:: Task prompt ::
Starting at the line containing "At what distance from the photographer" and ending at the end of the listing, copy those lines with "pavement" swapped for "paving" and everything else unchanged. Omit the pictures from your copy.

Image and question records
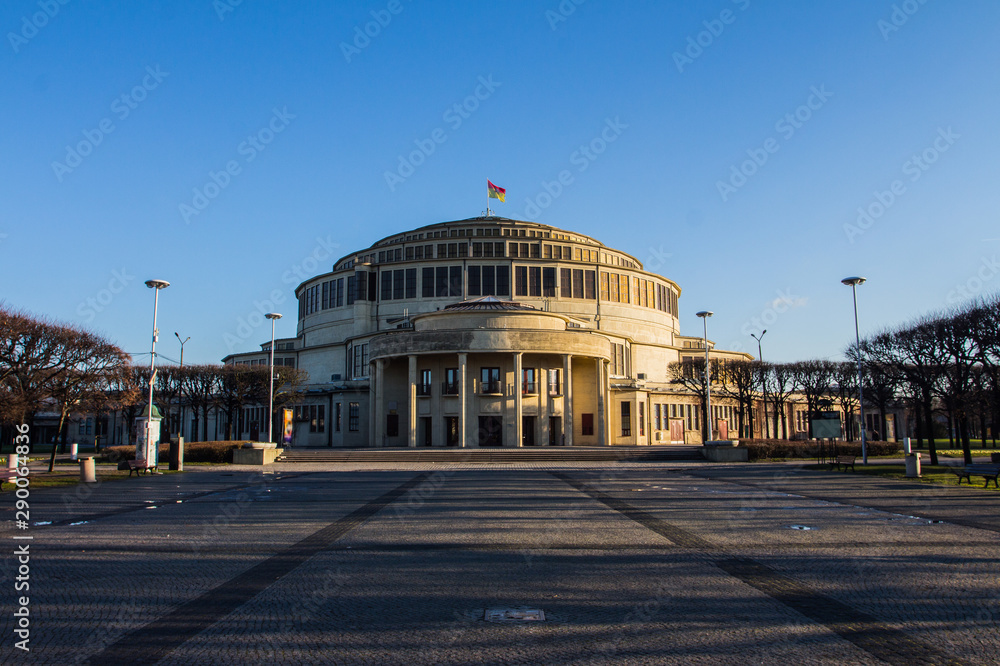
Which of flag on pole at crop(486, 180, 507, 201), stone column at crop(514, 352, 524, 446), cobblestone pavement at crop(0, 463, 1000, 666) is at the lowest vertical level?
cobblestone pavement at crop(0, 463, 1000, 666)

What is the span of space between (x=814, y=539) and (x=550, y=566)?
5414 mm

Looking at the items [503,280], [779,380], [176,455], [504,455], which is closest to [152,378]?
[176,455]

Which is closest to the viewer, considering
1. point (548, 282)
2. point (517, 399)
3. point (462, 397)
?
point (462, 397)

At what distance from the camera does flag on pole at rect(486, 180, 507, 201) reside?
6750 centimetres

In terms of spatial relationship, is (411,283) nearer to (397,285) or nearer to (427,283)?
(397,285)

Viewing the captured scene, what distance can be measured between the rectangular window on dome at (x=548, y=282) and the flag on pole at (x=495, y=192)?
9.08m

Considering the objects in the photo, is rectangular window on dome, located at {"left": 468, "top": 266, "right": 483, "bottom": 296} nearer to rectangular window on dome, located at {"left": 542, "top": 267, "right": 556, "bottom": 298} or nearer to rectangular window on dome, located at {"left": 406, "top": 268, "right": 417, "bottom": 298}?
rectangular window on dome, located at {"left": 406, "top": 268, "right": 417, "bottom": 298}

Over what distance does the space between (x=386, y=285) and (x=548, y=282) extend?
15564 mm

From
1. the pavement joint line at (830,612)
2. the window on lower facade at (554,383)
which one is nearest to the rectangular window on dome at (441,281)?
the window on lower facade at (554,383)

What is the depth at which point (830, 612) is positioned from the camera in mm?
7305

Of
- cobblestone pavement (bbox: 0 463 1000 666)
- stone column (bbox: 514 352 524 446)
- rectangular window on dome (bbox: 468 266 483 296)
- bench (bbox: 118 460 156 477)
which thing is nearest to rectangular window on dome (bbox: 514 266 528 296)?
rectangular window on dome (bbox: 468 266 483 296)

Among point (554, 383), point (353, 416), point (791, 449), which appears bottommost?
point (791, 449)

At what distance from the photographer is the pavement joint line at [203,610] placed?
6.00 metres

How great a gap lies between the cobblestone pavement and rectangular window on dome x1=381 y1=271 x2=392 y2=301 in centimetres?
4886
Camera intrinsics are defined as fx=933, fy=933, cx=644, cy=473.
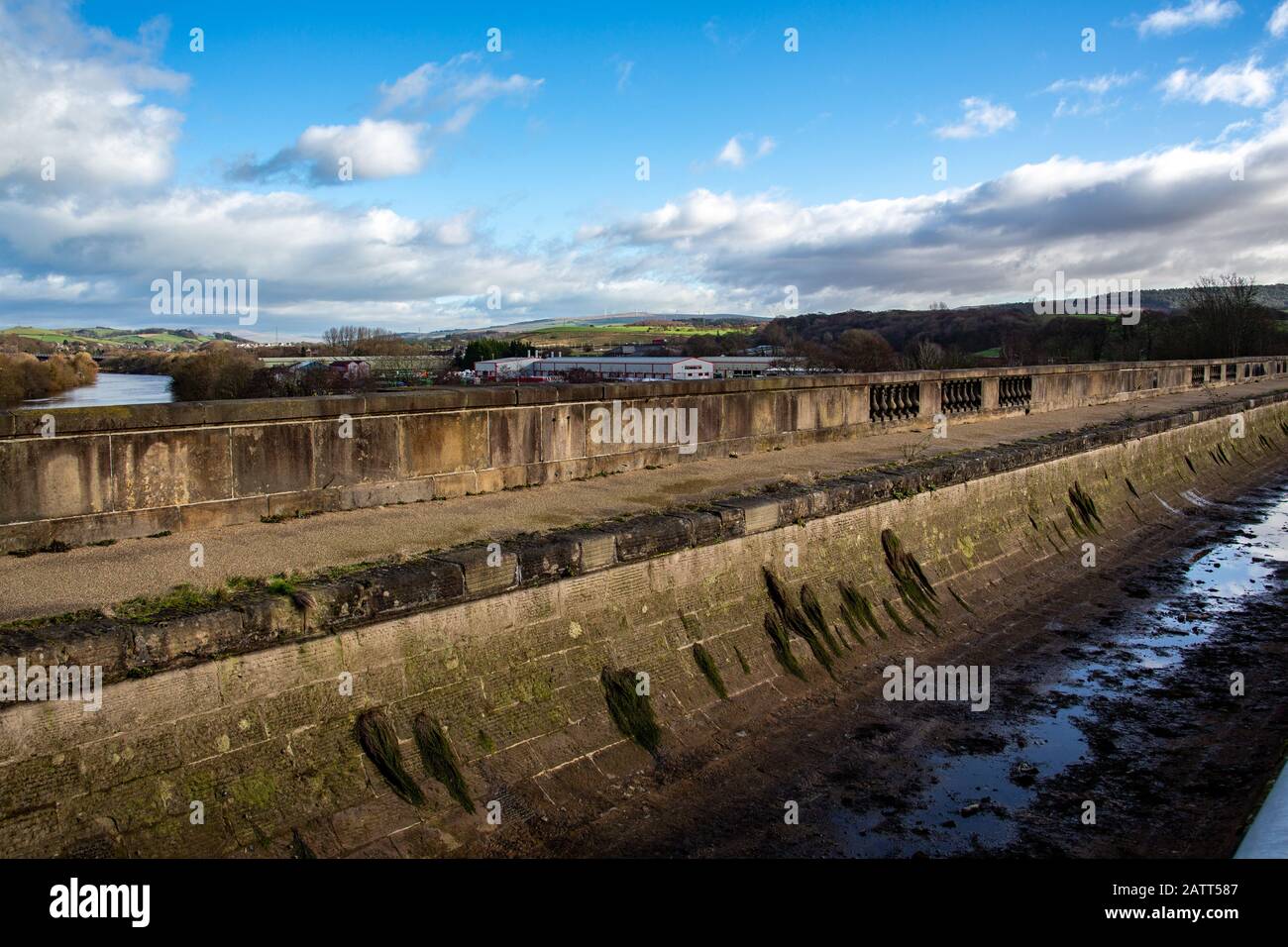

:: The solution ::
At what distance from the photographer is the paving joint line at [203,610] placed?
6.00 metres

How great a gap lies between the cobblestone paving and rectangular window on dome x1=381 y1=271 x2=392 y2=301 in centimetres?
4886
Camera intrinsics are defined as fx=933, fy=933, cx=644, cy=473.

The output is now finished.